**QUOTED PASSAGE:**
%%

Bridget

In 2001, during my first visit to Africa, I was in charge of a group of 16 college students from the Semester at Sea program (www.semesteratsea.com).  We were on a service mission doing volunteer work at Nyumbani.  At that time, all of the children were not on antiretroviral drugs.  We could not bear the fact that some of these children--externally healthy--would not see their next birthday.

The following is printed with the permission of Raja Farah, a very special SAS student.  It  relates a very important experience at Nyumbani.

Orphanage Journal entry by Raja Farah

Have you ever really looked into a child’s eyes? Have you ever wondered what goes on in their little mind? Have you ever wondered why a child’s smile will almost automatically bring a smile to your own face? Have you ever picked up a child, and felt the life flowing through it? Have you ever seen yourself in a child?

Let me tell you about Bridget. I met her in Nyumbani, an orphanage for kids with HIV or AIDS. Bridget was born with AIDS and has been in the orphanage for about two years, and no one is sure how old she is, but she looks about four years old. Her grasp of the English language is minimal, but it is enough to be able to communicate with me through words and sign language, though we didn’t talk much. We just looked at each other. She was wearing a little pink dress, and had the little amount of hair she has tied up in a little bow at the top of her head. I did use “little” three times in the last sentence, but that is because it is the only way she can be described. I spent about five hours with her, and in those five hours, I learned to believe in God all over again.
When I picked her up for the first time, I felt strange. The life that I was holding in my hands was so delicate, not only because she was a child, but because she was a dying child. I could almost feel the virus eating her on the inside. Tears immediately gathered at the corner of my eyes, and I had to put her down to control myself. But when I did, she grabbed my hand and led me to the playground so I would play with her. All she wanted to do was sit on my lap, and have me bounce her up and down. And as I was holding her close to my heart, I once again became teary. I put her down again, but then I looked into her face: she was smiling, and I suddenly realized that she had been smiling since she saw me. She had such an amazing sparkle in her eyes, and it helped me realize that she was stronger than the virus growing in her body.
That same night, as I was getting ready to sleep in my Kenyan family’s house, I stepped outside. It was very dark, and the sky was as clear as I had ever seen. It was truly spectacular. I really think I could see every single star up there. I sat there staring up, and in every star I could see Bridget and the sparkle in her eyes. And for the first time in over 5 years, I thought to myself, “There must be a God!” And I had no doubt about it. There was a God and He or She lived through Bridget.
I saw Bridget again this morning, and as she ran towards me as soon as I got to Nyumbani, I smiled. She had helped me find joy, life, myself and God, simply by smiling. It was undoubtedly the most touching experience of my life, and it has marked me in many ways. I even find myself praying every night again, something that I haven’t done in over six years. All thanks to a little girl who will probably be dead by the time I have a child of my own, who gave me her hand and a smile, and managed to capture me in ways I never thought any one ever could.

%%

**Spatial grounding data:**
%%

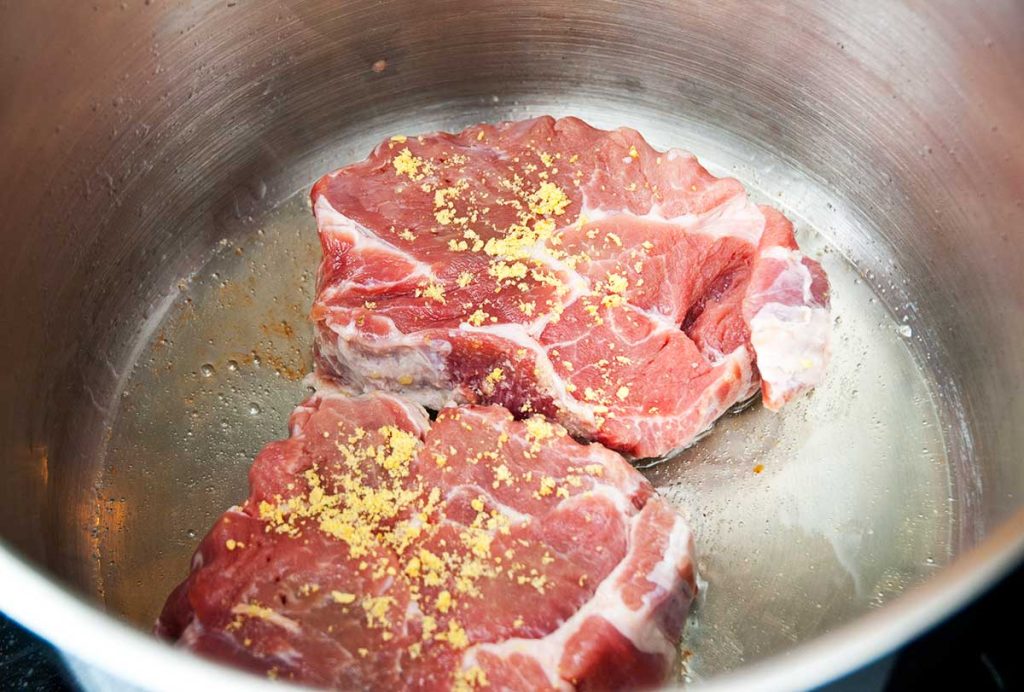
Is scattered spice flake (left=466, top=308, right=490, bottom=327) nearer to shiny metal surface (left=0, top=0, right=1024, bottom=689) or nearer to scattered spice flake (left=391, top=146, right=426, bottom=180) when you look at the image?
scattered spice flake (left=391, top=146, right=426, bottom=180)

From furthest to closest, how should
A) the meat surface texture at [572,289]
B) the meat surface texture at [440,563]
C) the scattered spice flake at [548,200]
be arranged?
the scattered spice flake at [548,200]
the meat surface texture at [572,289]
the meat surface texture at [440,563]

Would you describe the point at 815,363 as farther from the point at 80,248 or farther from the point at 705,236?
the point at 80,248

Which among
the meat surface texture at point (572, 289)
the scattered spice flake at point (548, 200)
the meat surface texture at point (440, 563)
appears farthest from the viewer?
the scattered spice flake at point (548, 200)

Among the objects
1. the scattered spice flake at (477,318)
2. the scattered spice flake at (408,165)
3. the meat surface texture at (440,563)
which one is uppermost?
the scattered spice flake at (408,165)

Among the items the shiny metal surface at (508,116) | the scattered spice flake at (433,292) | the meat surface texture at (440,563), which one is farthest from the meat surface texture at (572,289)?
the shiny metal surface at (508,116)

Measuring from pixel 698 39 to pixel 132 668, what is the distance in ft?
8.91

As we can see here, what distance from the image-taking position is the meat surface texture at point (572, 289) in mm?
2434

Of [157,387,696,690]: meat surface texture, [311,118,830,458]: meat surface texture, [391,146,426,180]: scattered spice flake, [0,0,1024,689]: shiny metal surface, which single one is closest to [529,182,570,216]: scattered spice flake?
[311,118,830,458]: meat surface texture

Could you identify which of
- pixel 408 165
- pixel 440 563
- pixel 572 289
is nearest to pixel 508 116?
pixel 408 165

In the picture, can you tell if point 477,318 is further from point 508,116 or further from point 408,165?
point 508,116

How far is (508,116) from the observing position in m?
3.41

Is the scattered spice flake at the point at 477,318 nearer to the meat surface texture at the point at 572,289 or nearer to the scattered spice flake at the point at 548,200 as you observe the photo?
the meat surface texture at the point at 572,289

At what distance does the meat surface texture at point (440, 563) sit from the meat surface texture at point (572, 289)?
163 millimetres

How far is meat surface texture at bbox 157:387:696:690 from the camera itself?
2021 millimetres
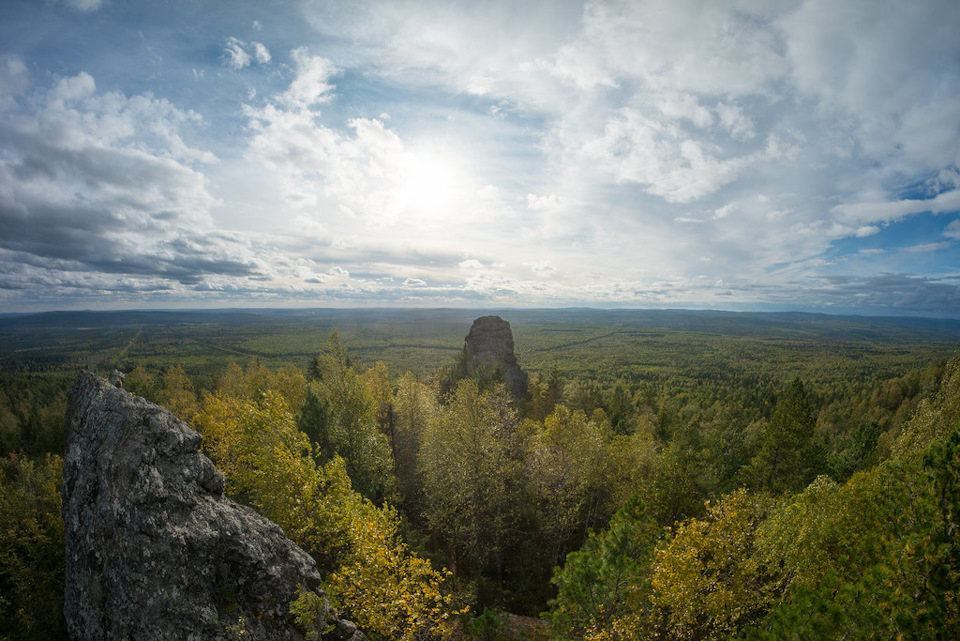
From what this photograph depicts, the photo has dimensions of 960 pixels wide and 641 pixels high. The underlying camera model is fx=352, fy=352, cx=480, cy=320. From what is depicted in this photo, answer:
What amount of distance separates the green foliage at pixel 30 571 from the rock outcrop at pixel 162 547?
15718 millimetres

%%
%%

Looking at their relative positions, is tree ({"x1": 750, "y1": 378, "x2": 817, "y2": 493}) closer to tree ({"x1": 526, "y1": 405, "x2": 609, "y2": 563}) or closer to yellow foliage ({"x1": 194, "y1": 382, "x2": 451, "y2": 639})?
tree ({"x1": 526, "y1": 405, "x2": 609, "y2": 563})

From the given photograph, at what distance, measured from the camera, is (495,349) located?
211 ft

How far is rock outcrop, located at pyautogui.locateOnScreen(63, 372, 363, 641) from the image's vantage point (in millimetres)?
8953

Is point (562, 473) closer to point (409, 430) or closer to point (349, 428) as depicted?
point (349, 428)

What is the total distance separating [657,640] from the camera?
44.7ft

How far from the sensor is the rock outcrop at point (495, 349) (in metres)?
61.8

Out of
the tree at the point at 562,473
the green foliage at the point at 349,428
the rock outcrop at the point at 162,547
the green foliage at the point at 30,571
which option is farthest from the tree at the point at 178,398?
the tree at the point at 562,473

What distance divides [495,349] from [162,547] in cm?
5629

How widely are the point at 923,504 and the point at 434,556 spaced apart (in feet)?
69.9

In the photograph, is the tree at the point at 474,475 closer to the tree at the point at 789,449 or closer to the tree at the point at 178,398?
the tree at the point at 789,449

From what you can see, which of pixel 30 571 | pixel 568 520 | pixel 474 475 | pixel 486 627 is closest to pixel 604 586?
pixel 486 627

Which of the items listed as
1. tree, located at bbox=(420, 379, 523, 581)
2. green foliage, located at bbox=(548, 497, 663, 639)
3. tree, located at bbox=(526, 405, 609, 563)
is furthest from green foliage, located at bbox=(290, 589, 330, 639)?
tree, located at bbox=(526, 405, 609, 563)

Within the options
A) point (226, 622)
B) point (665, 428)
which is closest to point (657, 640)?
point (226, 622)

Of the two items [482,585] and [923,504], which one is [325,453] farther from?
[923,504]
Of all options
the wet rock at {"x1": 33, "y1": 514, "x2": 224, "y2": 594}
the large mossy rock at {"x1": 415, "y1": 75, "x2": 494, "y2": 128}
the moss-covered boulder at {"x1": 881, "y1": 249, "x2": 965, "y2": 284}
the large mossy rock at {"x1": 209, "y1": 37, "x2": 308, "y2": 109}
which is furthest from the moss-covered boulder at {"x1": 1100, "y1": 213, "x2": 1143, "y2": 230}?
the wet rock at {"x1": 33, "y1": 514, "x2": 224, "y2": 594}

%%

**TASKS TO CARRY OUT:**
1. According to the journal entry about Bridget, what was Bridget wearing when the writer met her?
2. Decide whether each statement agrees with the journal entry about Bridget. Answer yes or no for each, quoting the deciding words. (a) Bridget had been at the orphanage for roughly two years. (b) Bridget spoke English fluently. (c) After meeting Bridget, the writer stopped praying altogether.

**RESPONSES:**
1. A little pink dress.

2.
(a) Yes: "has been in the orphanage for about two years"
(b) No: "Her grasp of the English language is minimal"
(c) No: "I even find myself praying every night again"